Minister of Industry and Trade Tran Tuan Anh chairs a meeting on imports and exports in Hanoi on August 7 – PHOTO: VGP


Given the global economic slowdown in the first half of this year, the prices of some exports, especially produce, dipped after having soared to high levels in 2017 and 2018, said Phan Van Chinh, head of the Import and Export Department at the Ministry of Industry and Trade.

Chinh noted that exports to China rose by a slight 0.3%, equivalent to US$42.7 million, to reach US$16.68 billion during the period. Exports of phones and rice edged down by US$549 million and US$329.3 million, respectively, from a year earlier.

The outbound sales of phones were the largest drag on revenue from exports to the northern neighbor, he added.

He ascribed the decline to China’s surplus rice stocks, which shot to 113 million tons in the 2018-2019 crop from the previous 76 million tons in the 2014-2015 season. As a result, Chinese rice traders sped up exporting their stocks while lowering their imports significantly.

“Exports to China increased by too little, partly due to its lower import demand as the economy in the first few months of 2019 did not prosper,” he said.

He explained that the Sino-U.S. trade tensions has led to Chinese producers being unable to win new orders, which has prompted them to cut down on the number of laborers they employ. The situation has significantly affected the Chinese people’s income and consumption.

Also, the weakening yuan has led to higher prices of foreign goods in the world’s second largest economy.

Data indicates that Vietnam’s exports to the European Union fell 0.6% to US$20.5 billion in the first six months of the year, he said.
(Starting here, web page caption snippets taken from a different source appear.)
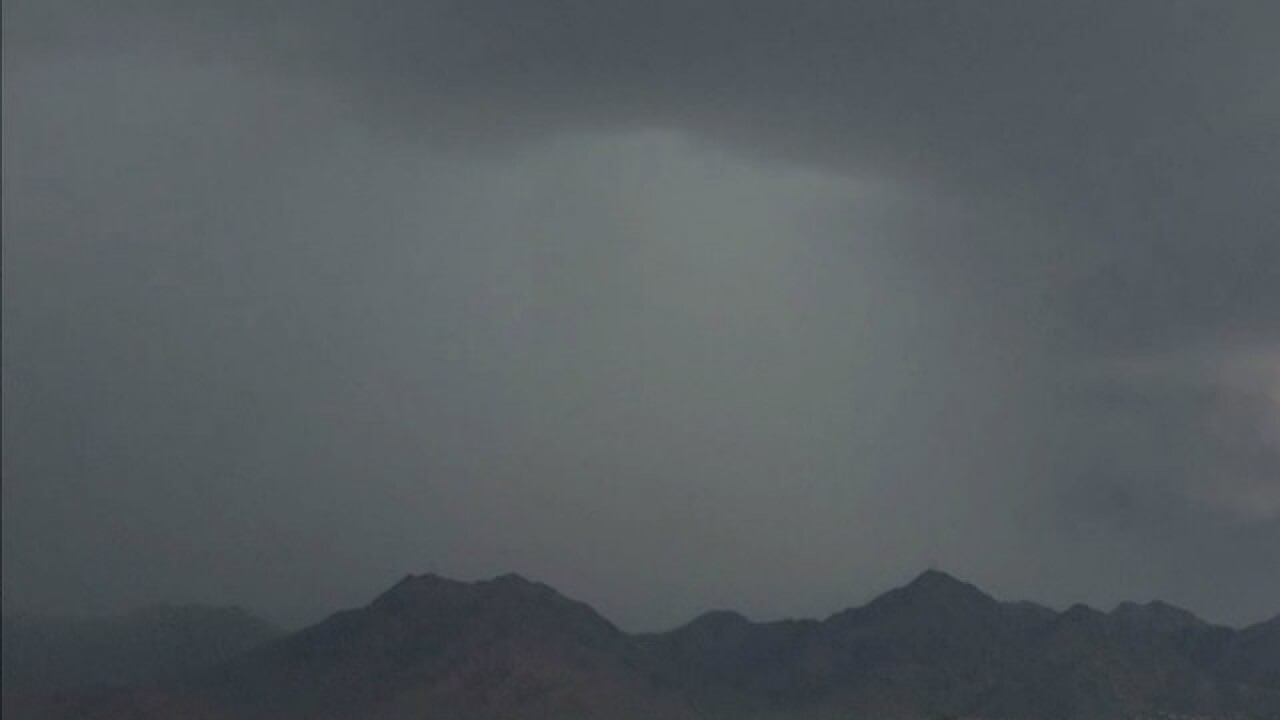 Valley rainfall totals: How much rain has fallen around Phoenix?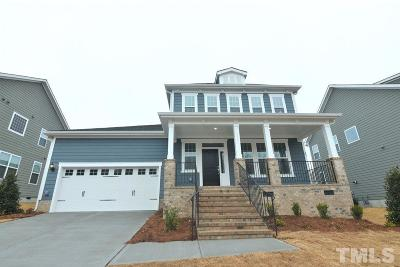 Wake Forest Single Family Home For Sale: 620 Copper Beech Lane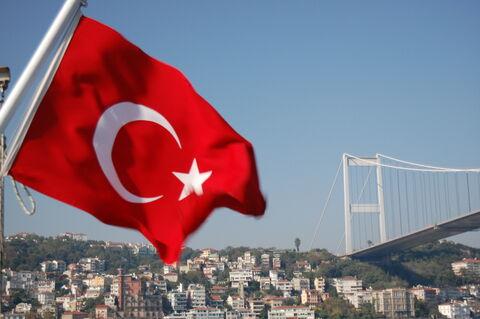 تغییرات محاسبه نسبت دارایی در بانکهای ترکیه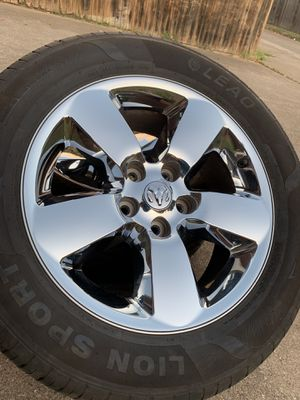 20 INCH ORIGINAL DODGE RAM FACTORY RIMS WITH PRACTICALLY NEW TIRES for Sale in Grand Prairie, TX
He pointed out that the exports of many agricultural and aquatic products had dropped due to their lower prices, which resulted in a reduction of US$1.22 billion in revenue. Six out of nine key exports in this group – seafood, vegetables, cashew nuts, rice, coffee and cassava – declined in value.

He said that oversupply and increasing inventories have resulted in falling prices of exports. Protectionism has become more complicated, while the ongoing trade war between the two major economies has affected exports to China and other countries.

Deputy Minister of Industry and Trade Tran Quoc Khanh said that the falling demand for rice imports from China is due to the Chinese market’s efforts to purchase rice through official channels, so Chinese authorities are likely to lay down more stringent criteria for checking goods.

Khanh asked the Import and Export Department to work with the Ministry of Agriculture and Rural Development to speed up negotiations on market expansion based on quality issues and to raise the number of fruit and vegetable export lines to the Chinese market from the current nine items.

Minister of Industry and Trade Tran Tuan Anh also told the department and other relevant agencies to adopt measures that help products overcome official export barriers.

Anh said developments surrounding the U.S.-China trade conflict are worrisome, and its effects on Vietnam’s exports would become more acute because the competitiveness of Vietnamese enterprises remains low.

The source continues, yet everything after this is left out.